• _Entries provided_:
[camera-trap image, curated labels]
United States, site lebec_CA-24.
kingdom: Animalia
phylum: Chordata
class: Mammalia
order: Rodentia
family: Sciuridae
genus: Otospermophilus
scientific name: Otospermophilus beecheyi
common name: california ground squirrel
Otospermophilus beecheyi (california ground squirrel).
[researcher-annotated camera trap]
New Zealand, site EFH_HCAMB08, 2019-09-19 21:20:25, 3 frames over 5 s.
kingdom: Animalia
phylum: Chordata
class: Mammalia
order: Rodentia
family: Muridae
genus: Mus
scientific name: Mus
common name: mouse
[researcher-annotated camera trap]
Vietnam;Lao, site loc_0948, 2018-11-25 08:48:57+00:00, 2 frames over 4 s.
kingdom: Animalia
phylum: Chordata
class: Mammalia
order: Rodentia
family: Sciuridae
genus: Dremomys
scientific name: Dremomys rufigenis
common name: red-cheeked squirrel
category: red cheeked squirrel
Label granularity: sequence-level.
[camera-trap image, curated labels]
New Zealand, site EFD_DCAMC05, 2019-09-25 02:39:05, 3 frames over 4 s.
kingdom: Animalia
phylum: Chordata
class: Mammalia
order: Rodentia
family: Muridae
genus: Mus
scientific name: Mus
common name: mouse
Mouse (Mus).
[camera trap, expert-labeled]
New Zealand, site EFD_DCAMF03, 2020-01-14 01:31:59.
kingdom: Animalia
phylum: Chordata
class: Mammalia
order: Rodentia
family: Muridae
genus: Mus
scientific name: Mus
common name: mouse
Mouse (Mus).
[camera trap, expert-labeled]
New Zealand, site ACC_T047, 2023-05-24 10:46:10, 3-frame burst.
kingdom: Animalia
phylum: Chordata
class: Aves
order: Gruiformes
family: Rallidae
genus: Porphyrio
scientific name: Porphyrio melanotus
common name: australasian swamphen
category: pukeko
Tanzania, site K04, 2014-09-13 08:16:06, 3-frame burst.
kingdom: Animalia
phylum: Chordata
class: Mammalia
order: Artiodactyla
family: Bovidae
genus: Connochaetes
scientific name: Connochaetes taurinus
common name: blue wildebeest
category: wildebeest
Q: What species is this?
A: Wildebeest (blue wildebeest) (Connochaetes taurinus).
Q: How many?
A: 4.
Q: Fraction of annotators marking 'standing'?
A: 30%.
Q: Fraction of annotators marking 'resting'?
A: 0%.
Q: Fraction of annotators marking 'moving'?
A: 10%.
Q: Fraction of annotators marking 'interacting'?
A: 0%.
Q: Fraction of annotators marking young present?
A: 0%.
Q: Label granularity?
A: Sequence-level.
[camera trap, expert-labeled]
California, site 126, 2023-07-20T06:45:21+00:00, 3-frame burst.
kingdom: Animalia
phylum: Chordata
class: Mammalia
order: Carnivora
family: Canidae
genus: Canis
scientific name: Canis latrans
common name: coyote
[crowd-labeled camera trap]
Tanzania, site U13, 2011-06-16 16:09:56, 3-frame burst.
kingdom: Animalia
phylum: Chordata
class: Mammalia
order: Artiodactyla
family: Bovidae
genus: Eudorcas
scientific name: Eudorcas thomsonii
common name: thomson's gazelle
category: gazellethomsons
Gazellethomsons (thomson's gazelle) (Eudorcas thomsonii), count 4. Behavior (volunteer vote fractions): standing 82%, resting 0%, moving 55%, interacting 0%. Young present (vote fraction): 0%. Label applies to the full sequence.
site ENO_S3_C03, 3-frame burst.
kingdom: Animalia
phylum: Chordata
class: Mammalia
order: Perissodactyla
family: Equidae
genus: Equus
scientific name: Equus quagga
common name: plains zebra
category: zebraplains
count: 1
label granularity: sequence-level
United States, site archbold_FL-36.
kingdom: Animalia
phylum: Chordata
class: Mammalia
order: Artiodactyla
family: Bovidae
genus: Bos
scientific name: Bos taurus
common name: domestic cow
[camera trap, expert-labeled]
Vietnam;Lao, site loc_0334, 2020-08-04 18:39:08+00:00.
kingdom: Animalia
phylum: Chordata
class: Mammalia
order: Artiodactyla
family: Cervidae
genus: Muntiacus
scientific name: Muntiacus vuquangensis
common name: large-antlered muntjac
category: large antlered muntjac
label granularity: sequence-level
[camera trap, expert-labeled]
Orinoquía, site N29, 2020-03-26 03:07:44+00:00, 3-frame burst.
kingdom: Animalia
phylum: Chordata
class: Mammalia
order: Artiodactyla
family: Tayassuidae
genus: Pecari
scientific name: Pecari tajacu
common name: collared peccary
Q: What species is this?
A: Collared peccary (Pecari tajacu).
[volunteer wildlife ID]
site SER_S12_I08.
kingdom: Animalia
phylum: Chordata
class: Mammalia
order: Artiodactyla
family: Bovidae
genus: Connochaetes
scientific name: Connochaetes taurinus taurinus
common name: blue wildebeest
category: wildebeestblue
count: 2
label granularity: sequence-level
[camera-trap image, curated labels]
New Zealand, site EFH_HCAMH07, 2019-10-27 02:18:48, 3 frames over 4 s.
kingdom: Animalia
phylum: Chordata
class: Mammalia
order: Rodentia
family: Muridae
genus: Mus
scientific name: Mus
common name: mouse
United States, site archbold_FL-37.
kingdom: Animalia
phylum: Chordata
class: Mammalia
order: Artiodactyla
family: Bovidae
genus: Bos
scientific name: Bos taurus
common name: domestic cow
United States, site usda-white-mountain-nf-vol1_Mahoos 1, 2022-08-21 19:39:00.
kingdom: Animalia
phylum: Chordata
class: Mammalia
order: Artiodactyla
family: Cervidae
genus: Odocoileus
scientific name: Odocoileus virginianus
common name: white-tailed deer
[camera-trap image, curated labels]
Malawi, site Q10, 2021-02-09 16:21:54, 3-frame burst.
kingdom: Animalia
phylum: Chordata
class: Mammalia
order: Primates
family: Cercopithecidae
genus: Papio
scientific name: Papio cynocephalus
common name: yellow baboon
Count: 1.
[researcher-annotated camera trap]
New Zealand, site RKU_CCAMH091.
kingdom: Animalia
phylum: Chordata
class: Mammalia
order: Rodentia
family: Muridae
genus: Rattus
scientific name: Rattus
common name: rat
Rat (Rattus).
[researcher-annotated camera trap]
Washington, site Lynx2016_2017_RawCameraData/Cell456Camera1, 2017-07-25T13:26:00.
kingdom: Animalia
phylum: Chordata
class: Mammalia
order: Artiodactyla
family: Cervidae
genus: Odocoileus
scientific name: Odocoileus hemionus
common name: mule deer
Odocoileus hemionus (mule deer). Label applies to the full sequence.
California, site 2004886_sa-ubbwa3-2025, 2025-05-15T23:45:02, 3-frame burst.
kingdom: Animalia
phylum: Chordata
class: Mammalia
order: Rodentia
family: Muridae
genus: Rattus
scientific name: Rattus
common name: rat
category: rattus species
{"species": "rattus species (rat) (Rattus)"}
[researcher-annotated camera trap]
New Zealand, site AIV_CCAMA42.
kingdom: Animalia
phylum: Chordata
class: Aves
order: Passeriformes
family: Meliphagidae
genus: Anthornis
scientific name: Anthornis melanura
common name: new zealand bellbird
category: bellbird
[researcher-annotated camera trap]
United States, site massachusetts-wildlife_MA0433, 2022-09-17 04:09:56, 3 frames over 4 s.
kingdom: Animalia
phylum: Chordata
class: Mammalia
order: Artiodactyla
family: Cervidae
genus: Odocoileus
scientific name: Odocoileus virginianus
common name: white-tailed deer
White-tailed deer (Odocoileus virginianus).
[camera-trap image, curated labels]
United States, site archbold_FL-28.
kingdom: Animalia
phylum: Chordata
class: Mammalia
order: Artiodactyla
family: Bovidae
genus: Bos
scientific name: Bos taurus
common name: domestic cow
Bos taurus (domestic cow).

• _What the exercise asks_:
Would you return every line of the data above exactly?

• _Written reply_:
[camera-trap image, curated labels]
United States, site lebec_CA-24.
kingdom: Animalia
phylum: Chordata
class: Mammalia
order: Rodentia
family: Sciuridae
genus: Otospermophilus
scientific name: Otospermophilus beecheyi
common name: california ground squirrel
Otospermophilus beecheyi (california ground squirrel).
[researcher-annotated camera trap]
New Zealand, site EFH_HCAMB08, 2019-09-19 21:20:25, 3 frames over 5 s.
kingdom: Animalia
phylum: Chordata
class: Mammalia
order: Rodentia
family: Muridae
genus: Mus
scientific name: Mus
common name: mouse
[researcher-annotated camera trap]
Vietnam;Lao, site loc_0948, 2018-11-25 08:48:57+00:00, 2 frames over 4 s.
kingdom: Animalia
phylum: Chordata
class: Mammalia
order: Rodentia
family: Sciuridae
genus: Dremomys
scientific name: Dremomys rufigenis
common name: red-cheeked squirrel
category: red cheeked squirrel
Label granularity: sequence-level.
[camera-trap image, curated labels]
New Zealand, site EFD_DCAMC05, 2019-09-25 02:39:05, 3 frames over 4 s.
kingdom: Animalia
phylum: Chordata
class: Mammalia
order: Rodentia
family: Muridae
genus: Mus
scientific name: Mus
common name: mouse
Mouse (Mus).
[camera trap, expert-labeled]
New Zealand, site EFD_DCAMF03, 2020-01-14 01:31:59.
kingdom: Animalia
phylum: Chordata
class: Mammalia
order: Rodentia
family: Muridae
genus: Mus
scientific name: Mus
common name: mouse
Mouse (Mus).
[camera trap, expert-labeled]
New Zealand, site ACC_T047, 2023-05-24 10:46:10, 3-frame burst.
kingdom: Animalia
phylum: Chordata
class: Aves
order: Gruiformes
family: Rallidae
genus: Porphyrio
scientific name: Porphyrio melanotus
common name: australasian swamphen
category: pukeko
Tanzania, site K04, 2014-09-13 08:16:06, 3-frame burst.
kingdom: Animalia
phylum: Chordata
class: Mammalia
order: Artiodactyla
family: Bovidae
genus: Connochaetes
scientific name: Connochaetes taurinus
common name: blue wildebeest
category: wildebeest
Q: What species is this?
A: Wildebeest (blue wildebeest) (Connochaetes taurinus).
Q: How many?
A: 4.
Q: Fraction of annotators marking 'standing'?
A: 30%.
Q: Fraction of annotators marking 'resting'?
A: 0%.
Q: Fraction of annotators marking 'moving'?
A: 10%.
Q: Fraction of annotators marking 'interacting'?
A: 0%.
Q: Fraction of annotators marking young present?
A: 0%.
Q: Label granularity?
A: Sequence-level.
[camera trap, expert-labeled]
California, site 126, 2023-07-20T06:45:21+00:00, 3-frame burst.
kingdom: Animalia
phylum: Chordata
class: Mammalia
order: Carnivora
family: Canidae
genus: Canis
scientific name: Canis latrans
common name: coyote
[crowd-labeled camera trap]
Tanzania, site U13, 2011-06-16 16:09:56, 3-frame burst.
kingdom: Animalia
phylum: Chordata
class: Mammalia
order: Artiodactyla
family: Bovidae
genus: Eudorcas
scientific name: Eudorcas thomsonii
common name: thomson's gazelle
category: gazellethomsons
Gazellethomsons (thomson's gazelle) (Eudorcas thomsonii), count 4. Behavior (volunteer vote fractions): standing 82%, resting 0%, moving 55%, interacting 0%. Young present (vote fraction): 0%. Label applies to the full sequence.
site ENO_S3_C03, 3-frame burst.
kingdom: Animalia
phylum: Chordata
class: Mammalia
order: Perissodactyla
family: Equidae
genus: Equus
scientific name: Equus quagga
common name: plains zebra
category: zebraplains
count: 1
label granularity: sequence-level
United States, site archbold_FL-36.
kingdom: Animalia
phylum: Chordata
class: Mammalia
order: Artiodactyla
family: Bovidae
genus: Bos
scientific name: Bos taurus
common name: domestic cow
[camera trap, expert-labeled]
Vietnam;Lao, site loc_0334, 2020-08-04 18:39:08+00:00.
kingdom: Animalia
phylum: Chordata
class: Mammalia
order: Artiodactyla
family: Cervidae
genus: Muntiacus
scientific name: Muntiacus vuquangensis
common name: large-antlered muntjac
category: large antlered muntjac
label granularity: sequence-level
[camera trap, expert-labeled]
Orinoquía, site N29, 2020-03-26 03:07:44+00:00, 3-frame burst.
kingdom: Animalia
phylum: Chordata
class: Mammalia
order: Artiodactyla
family: Tayassuidae
genus: Pecari
scientific name: Pecari tajacu
common name: collared peccary
Q: What species is this?
A: Collared peccary (Pecari tajacu).
[volunteer wildlife ID]
site SER_S12_I08.
kingdom: Animalia
phylum: Chordata
class: Mammalia
order: Artiodactyla
family: Bovidae
genus: Connochaetes
scientific name: Connochaetes taurinus taurinus
common name: blue wildebeest
category: wildebeestblue
count: 2
label granularity: sequence-level
[camera-trap image, curated labels]
New Zealand, site EFH_HCAMH07, 2019-10-27 02:18:48, 3 frames over 4 s.
kingdom: Animalia
phylum: Chordata
class: Mammalia
order: Rodentia
family: Muridae
genus: Mus
scientific name: Mus
common name: mouse
United States, site archbold_FL-37.
kingdom: Animalia
phylum: Chordata
class: Mammalia
order: Artiodactyla
family: Bovidae
genus: Bos
scientific name: Bos taurus
common name: domestic cow
United States, site usda-white-mountain-nf-vol1_Mahoos 1, 2022-08-21 19:39:00.
kingdom: Animalia
phylum: Chordata
class: Mammalia
order: Artiodactyla
family: Cervidae
genus: Odocoileus
scientific name: Odocoileus virginianus
common name: white-tailed deer
[camera-trap image, curated labels]
Malawi, site Q10, 2021-02-09 16:21:54, 3-frame burst.
kingdom: Animalia
phylum: Chordata
class: Mammalia
order: Primates
family: Cercopithecidae
genus: Papio
scientific name: Papio cynocephalus
common name: yellow baboon
Count: 1.
[researcher-annotated camera trap]
New Zealand, site RKU_CCAMH091.
kingdom: Animalia
phylum: Chordata
class: Mammalia
order: Rodentia
family: Muridae
genus: Rattus
scientific name: Rattus
common name: rat
Rat (Rattus).
[researcher-annotated camera trap]
Washington, site Lynx2016_2017_RawCameraData/Cell456Camera1, 2017-07-25T13:26:00.
kingdom: Animalia
phylum: Chordata
class: Mammalia
order: Artiodactyla
family: Cervidae
genus: Odocoileus
scientific name: Odocoileus hemionus
common name: mule deer
Odocoileus hemionus (mule deer). Label applies to the full sequence.
California, site 2004886_sa-ubbwa3-2025, 2025-05-15T23:45:02, 3-frame burst.
kingdom: Animalia
phylum: Chordata
class: Mammalia
order: Rodentia
family: Muridae
genus: Rattus
scientific name: Rattus
common name: rat
category: rattus species
{"species": "rattus species (rat) (Rattus)"}
[researcher-annotated camera trap]
New Zealand, site AIV_CCAMA42.
kingdom: Animalia
phylum: Chordata
class: Aves
order: Passeriformes
family: Meliphagidae
genus: Anthornis
scientific name: Anthornis melanura
common name: new zealand bellbird
category: bellbird
[researcher-annotated camera trap]
United States, site massachusetts-wildlife_MA0433, 2022-09-17 04:09:56, 3 frames over 4 s.
kingdom: Animalia
phylum: Chordata
class: Mammalia
order: Artiodactyla
family: Cervidae
genus: Odocoileus
scientific name: Odocoileus virginianus
common name: white-tailed deer
White-tailed deer (Odocoileus virginianus).
[camera-trap image, curated labels]
United States, site archbold_FL-28.
kingdom: Animalia
phylum: Chordata
class: Mammalia
order: Artiodactyla
family: Bovidae
genus: Bos
scientific name: Bos taurus
common name: domestic cow
Bos taurus (domestic cow).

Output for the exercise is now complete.